Grande Angular - Pode acabar mal

Por António Barreto

Não é provável. Mas é possível. Isto pode acabar mal. O que é “isto”? O regime democrático, as liberdades públicas, a paz social e um razoável desenvolvimento. Mas sobretudo a democracia e a liberdade.

 

Poderá mesmo acabar mal? Não será demasiado pessimismo? Mais uma vez Cassandra? Ou os habituais Profetas da Desgraça?

 

É mesmo o caso. Pode acabar mal. Ainda há pouco, havia trunfos inesquecíveis. Há ou havia dinheiro e capital disponível. Não era português, nem privado. Era europeu. Mas havia. E era capital. Havia paz social. Nas ruas e nas empresas vivia-se um relativo conforto. Sem fortuna, nem exaltação. Mas alguma serenidade. O desemprego era baixo. Ou antes, não era alto. Tempos houve em que 6% era muito. Agora, já parece ser aceitável. O parlamento gozava de maioria absoluta, um dos mais formidáveis instrumentos de governo, um trunfo raro na história da democracia portuguesa. Era claro e indiscutível. O trunfo continua lá. Mas as dissensões dentro do partido do governo revelam tempestades para amanhã. E a desordem nos espíritos é má conselheira. Entretanto, da rua e da vida, vêm constantes rumores.

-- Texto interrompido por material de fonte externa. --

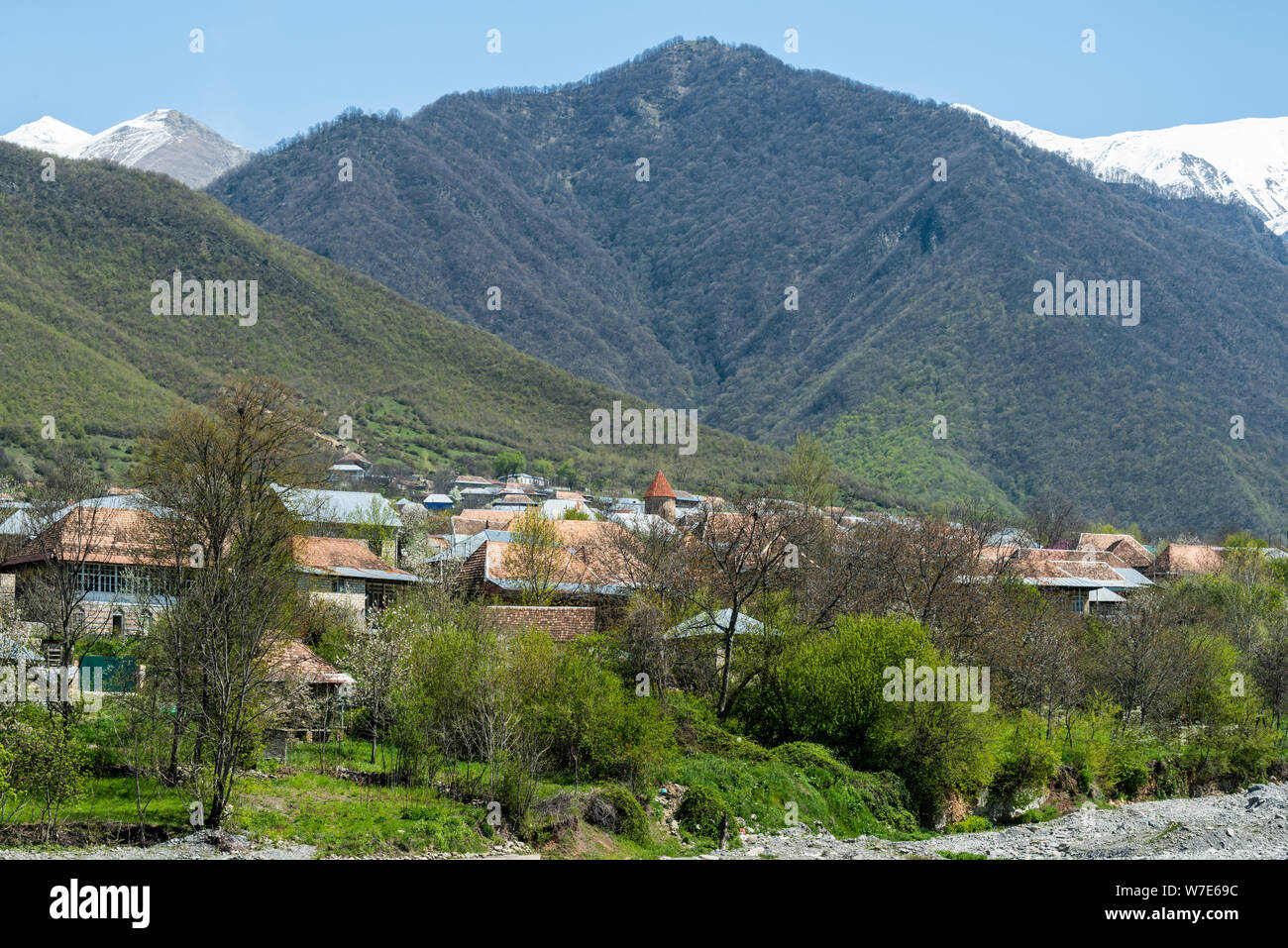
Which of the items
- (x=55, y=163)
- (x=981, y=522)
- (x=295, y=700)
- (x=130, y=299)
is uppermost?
(x=55, y=163)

Descontentes.

 

O primeiro ministro parece cansado. Não se sabe se é só isso ou se é incerteza quanto ao que há para fazer. Ou vontade de ir embora. A sucessão de demissões deixou má impressão no país. Fica-se com a sensação de que os governantes não sabem que fazer, não têm competência ou não se interessam. A história da TAP, do aeroporto, dos comboios, do TGV e dos transportes públicos é reveladora desta incapacidade. As únicas coisas em que o governo parece especialista são a distribuição de subsídios e a encomenda de estudos inúteis.

 

Que aconteceu para que as escolas e os professores estejam em crise como raramente se viu? Que aconteceu para que os hospitais, as maternidades, as urgências, os médicos e os enfermeiros, para já não falar dos doentes, se encontrem neste estado? Que aconteceu para que surjam, nas áreas metropolitanas, novas barracas, mais sem abrigo e mais droga nas ruas? Que se está a passar com as políticas de população, quando a emigração continua e a imigração aumenta, com os incentivos que o governo dá ao mercado negro de trabalhadores, ao tráfico de imigrantes e ao trabalho ilegal? Que continua a passar-se com a justiça, incapaz de resolver os casos difíceis de poderosos, de afortunados e de políticos? Que se passou com o mercado da habitação que vive na desordem e revela a sua maior violência social, sem que as autoridades tenham a noção do que deve ser feito, a não ser acudir aos miseráveis?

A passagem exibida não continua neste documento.